## Brief
Your copy should repeat each record exactly and contain none of the pictures.

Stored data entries
....
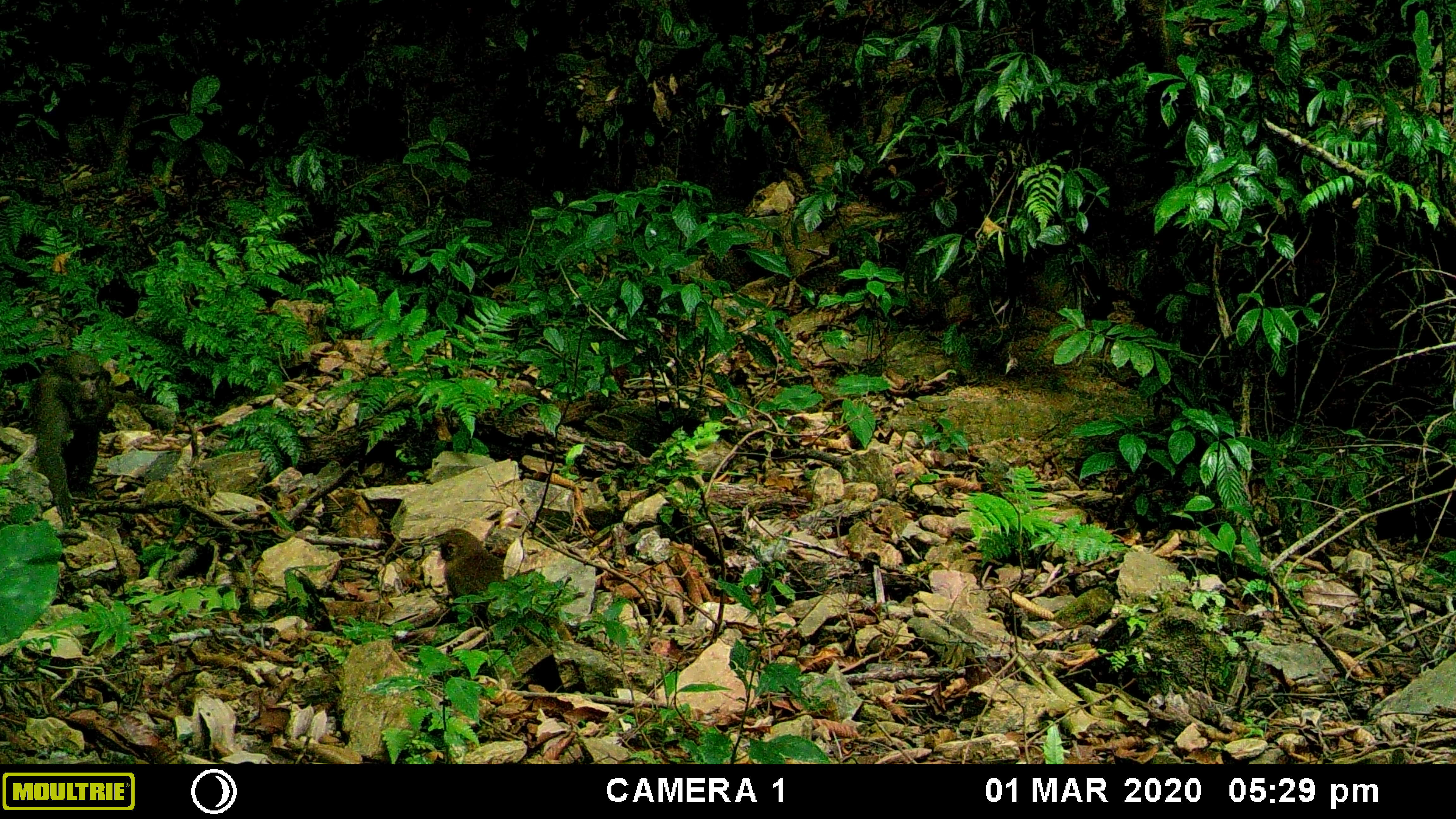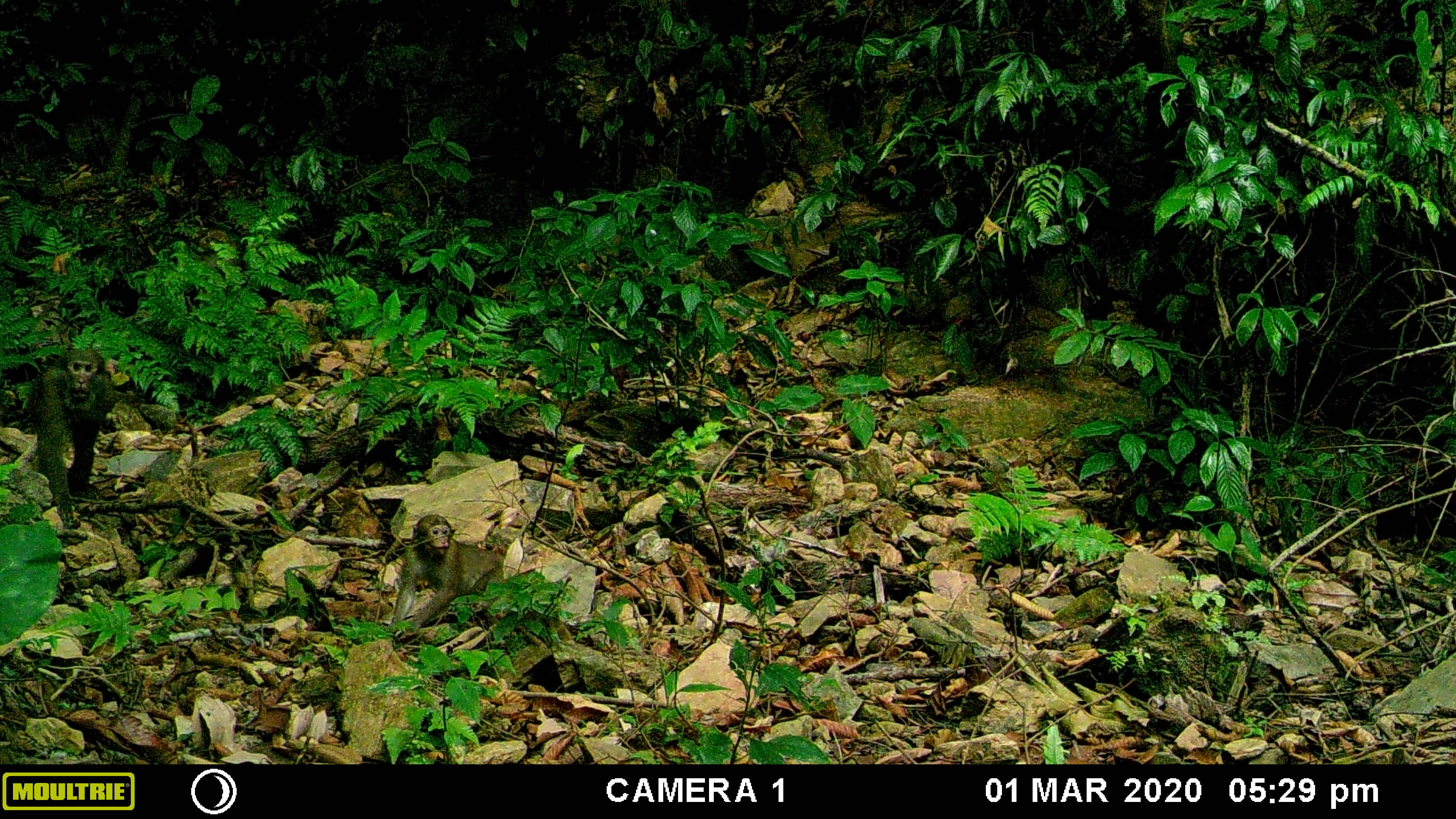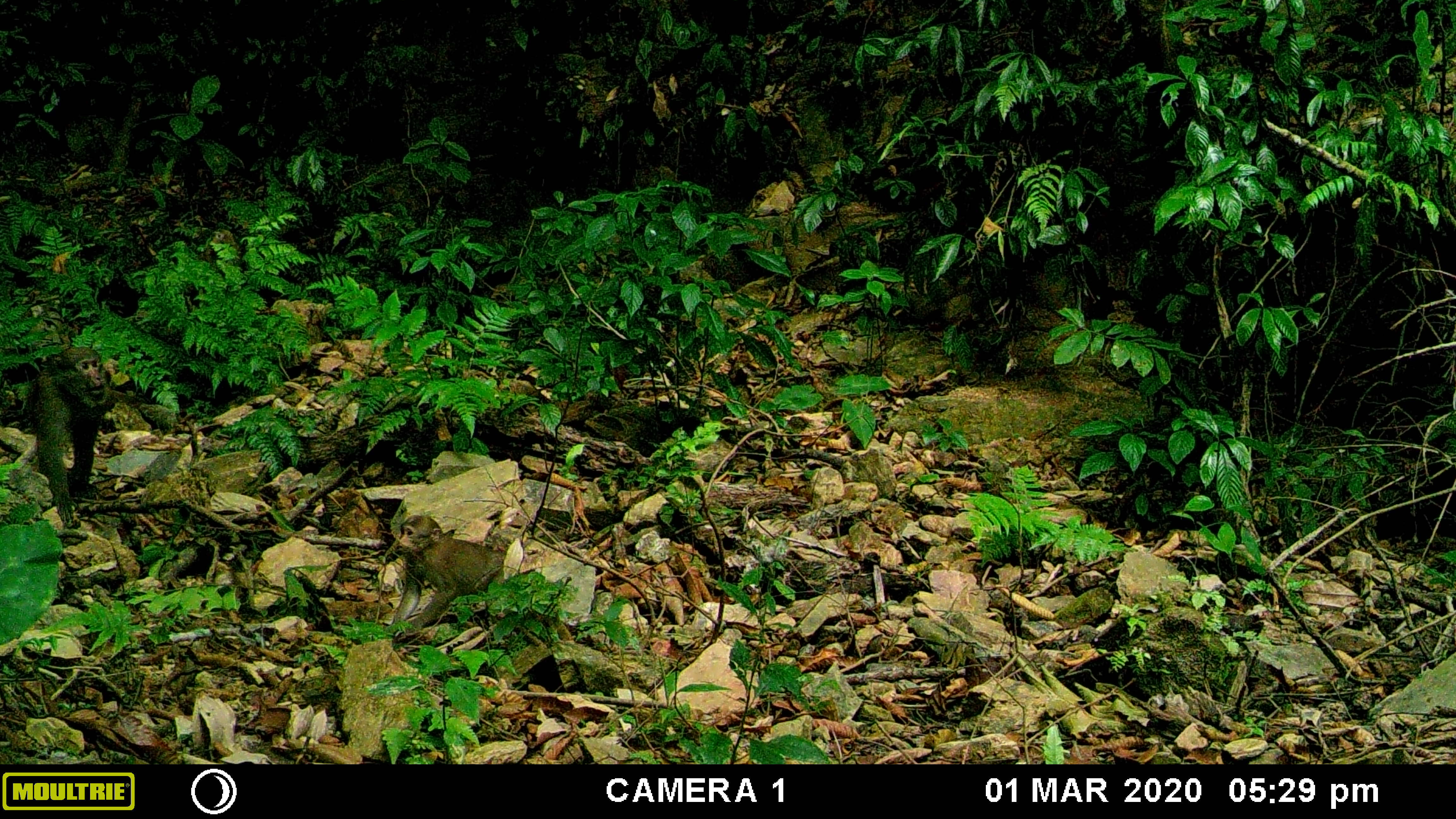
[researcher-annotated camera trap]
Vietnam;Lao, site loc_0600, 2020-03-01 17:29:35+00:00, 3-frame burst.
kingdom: Animalia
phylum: Chordata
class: Mammalia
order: Primates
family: Cercopithecidae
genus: Macaca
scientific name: Macaca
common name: macaques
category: assam or rhesus macaque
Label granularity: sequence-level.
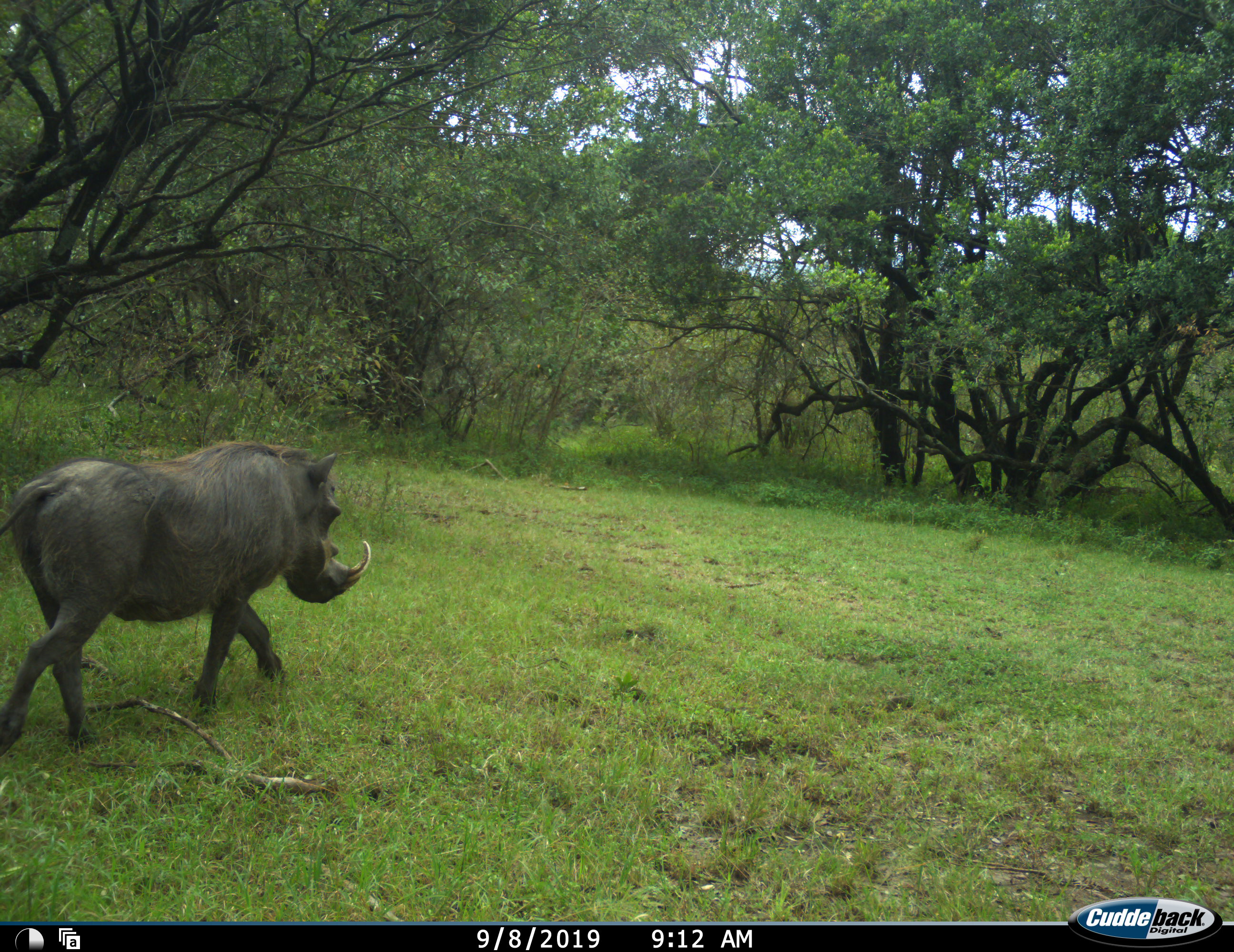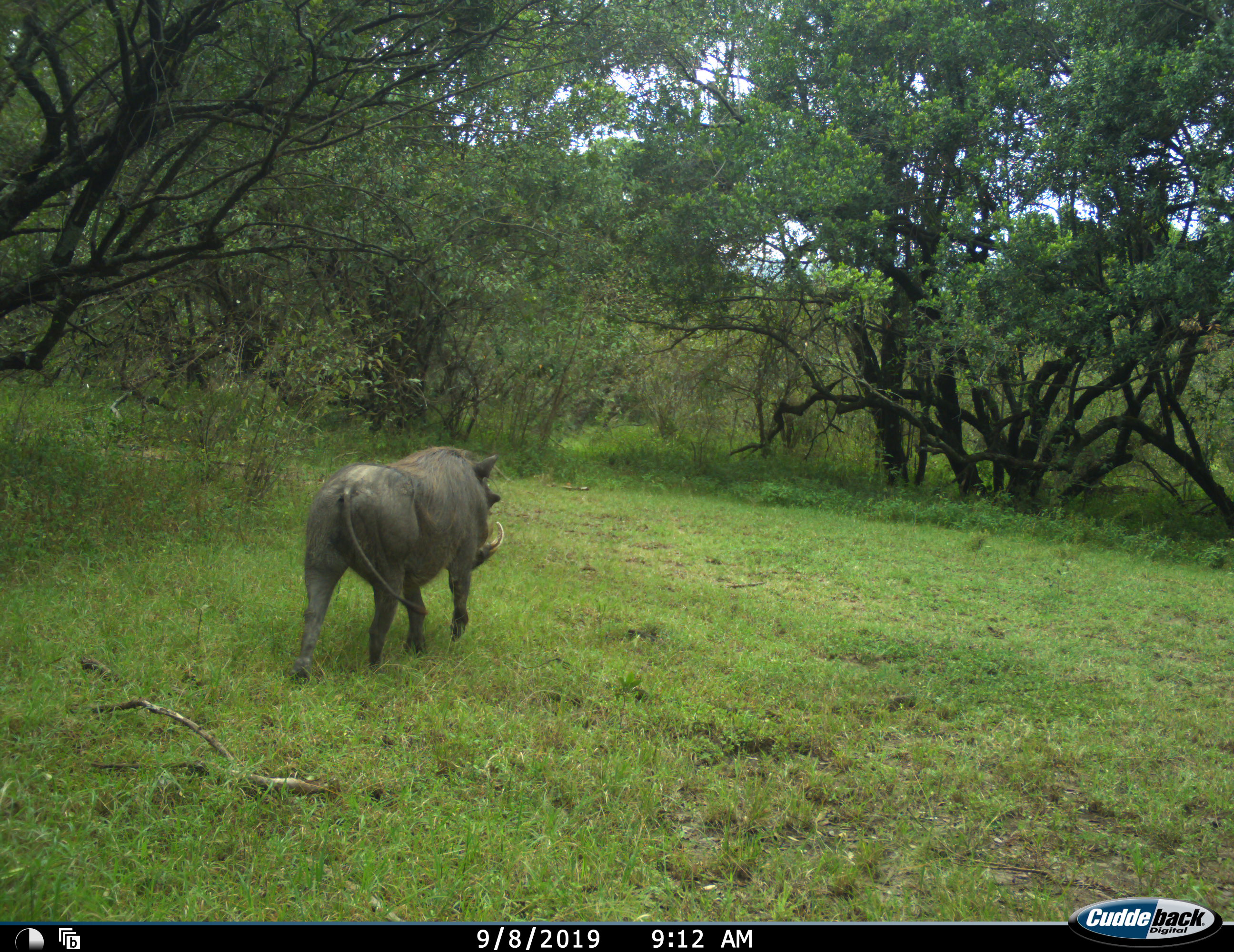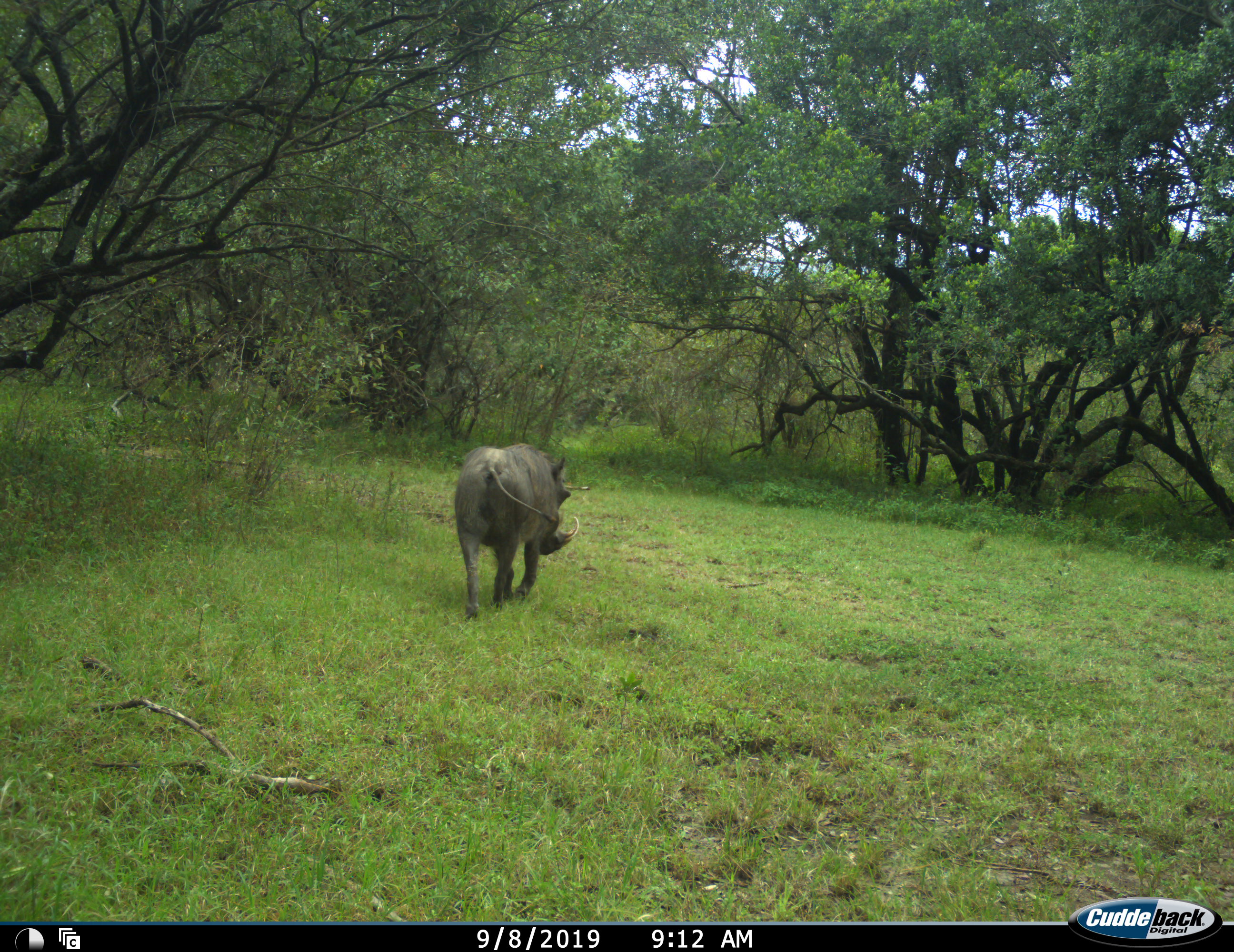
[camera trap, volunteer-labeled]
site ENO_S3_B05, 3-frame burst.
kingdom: Animalia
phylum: Chordata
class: Mammalia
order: Artiodactyla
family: Suidae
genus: Phacochoerus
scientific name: Phacochoerus africanus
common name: warthog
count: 1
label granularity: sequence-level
....
## Result below
[researcher-annotated camera trap]
Vietnam;Lao, site loc_0600, 2020-03-01 17:29:35+00:00, 3-frame burst.
kingdom: Animalia
phylum: Chordata
class: Mammalia
order: Primates
family: Cercopithecidae
genus: Macaca
scientific name: Macaca
common name: macaques
category: assam or rhesus macaque
Label granularity: sequence-level.
[camera trap, volunteer-labeled]
site ENO_S3_B05, 3-frame burst.
kingdom: Animalia
phylum: Chordata
class: Mammalia
order: Artiodactyla
family: Suidae
genus: Phacochoerus
scientific name: Phacochoerus africanus
common name: warthog
count: 1
label granularity: sequence-level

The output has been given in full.